## [Exercise prompt]
Copy the lines of the listing below word for word, starting with its very first line and stopping after the line that contains "<instances>". Include both of those lines, and leave the pictures out of your answer.

====== Records for the task ======

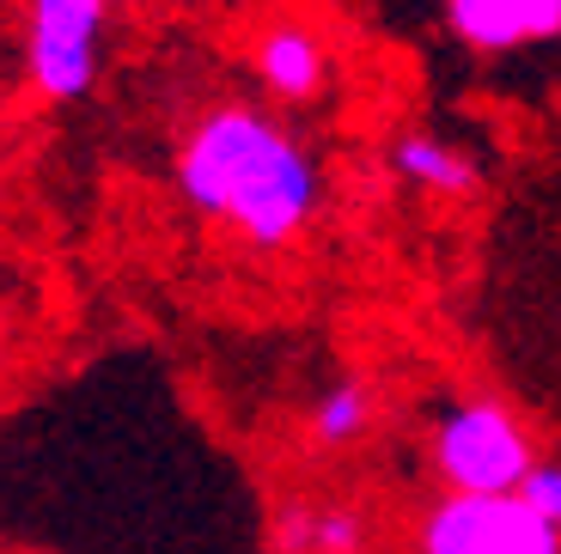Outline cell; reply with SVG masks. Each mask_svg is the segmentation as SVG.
I'll return each mask as SVG.
<instances>
[{"label": "cell", "instance_id": "cell-3", "mask_svg": "<svg viewBox=\"0 0 561 554\" xmlns=\"http://www.w3.org/2000/svg\"><path fill=\"white\" fill-rule=\"evenodd\" d=\"M111 0H25V80L49 104H80L104 68Z\"/></svg>", "mask_w": 561, "mask_h": 554}, {"label": "cell", "instance_id": "cell-11", "mask_svg": "<svg viewBox=\"0 0 561 554\" xmlns=\"http://www.w3.org/2000/svg\"><path fill=\"white\" fill-rule=\"evenodd\" d=\"M171 7H183V0H171Z\"/></svg>", "mask_w": 561, "mask_h": 554}, {"label": "cell", "instance_id": "cell-5", "mask_svg": "<svg viewBox=\"0 0 561 554\" xmlns=\"http://www.w3.org/2000/svg\"><path fill=\"white\" fill-rule=\"evenodd\" d=\"M251 73L275 104H311L323 97V85L336 80V56L311 19H268L251 43Z\"/></svg>", "mask_w": 561, "mask_h": 554}, {"label": "cell", "instance_id": "cell-2", "mask_svg": "<svg viewBox=\"0 0 561 554\" xmlns=\"http://www.w3.org/2000/svg\"><path fill=\"white\" fill-rule=\"evenodd\" d=\"M427 463H434L446 494H470V499H506L519 494V482L537 463V439L519 420V408L489 390L451 396L439 408L434 432H427Z\"/></svg>", "mask_w": 561, "mask_h": 554}, {"label": "cell", "instance_id": "cell-1", "mask_svg": "<svg viewBox=\"0 0 561 554\" xmlns=\"http://www.w3.org/2000/svg\"><path fill=\"white\" fill-rule=\"evenodd\" d=\"M178 195L232 226L251 250H287L323 208V165L280 116L256 104H208L171 159Z\"/></svg>", "mask_w": 561, "mask_h": 554}, {"label": "cell", "instance_id": "cell-7", "mask_svg": "<svg viewBox=\"0 0 561 554\" xmlns=\"http://www.w3.org/2000/svg\"><path fill=\"white\" fill-rule=\"evenodd\" d=\"M391 177H403L421 195H439V201H470V195H482L477 153L451 147L434 128H403L391 140Z\"/></svg>", "mask_w": 561, "mask_h": 554}, {"label": "cell", "instance_id": "cell-6", "mask_svg": "<svg viewBox=\"0 0 561 554\" xmlns=\"http://www.w3.org/2000/svg\"><path fill=\"white\" fill-rule=\"evenodd\" d=\"M446 31L477 56H513L561 37V0H446Z\"/></svg>", "mask_w": 561, "mask_h": 554}, {"label": "cell", "instance_id": "cell-9", "mask_svg": "<svg viewBox=\"0 0 561 554\" xmlns=\"http://www.w3.org/2000/svg\"><path fill=\"white\" fill-rule=\"evenodd\" d=\"M373 427H379V396H373V384L360 372L330 378L306 408V439L318 451H354Z\"/></svg>", "mask_w": 561, "mask_h": 554}, {"label": "cell", "instance_id": "cell-8", "mask_svg": "<svg viewBox=\"0 0 561 554\" xmlns=\"http://www.w3.org/2000/svg\"><path fill=\"white\" fill-rule=\"evenodd\" d=\"M280 554H366V512L348 499H287L275 512Z\"/></svg>", "mask_w": 561, "mask_h": 554}, {"label": "cell", "instance_id": "cell-4", "mask_svg": "<svg viewBox=\"0 0 561 554\" xmlns=\"http://www.w3.org/2000/svg\"><path fill=\"white\" fill-rule=\"evenodd\" d=\"M415 554H561V530L519 499L439 494L415 524Z\"/></svg>", "mask_w": 561, "mask_h": 554}, {"label": "cell", "instance_id": "cell-10", "mask_svg": "<svg viewBox=\"0 0 561 554\" xmlns=\"http://www.w3.org/2000/svg\"><path fill=\"white\" fill-rule=\"evenodd\" d=\"M525 506V512H537L543 524L561 530V458H537L531 475L519 482V494H513Z\"/></svg>", "mask_w": 561, "mask_h": 554}]
</instances>
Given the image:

======

## [Result of this task]
Outline cell; reply with SVG masks. Each mask_svg is the segmentation as SVG.
I'll return each mask as SVG.
<instances>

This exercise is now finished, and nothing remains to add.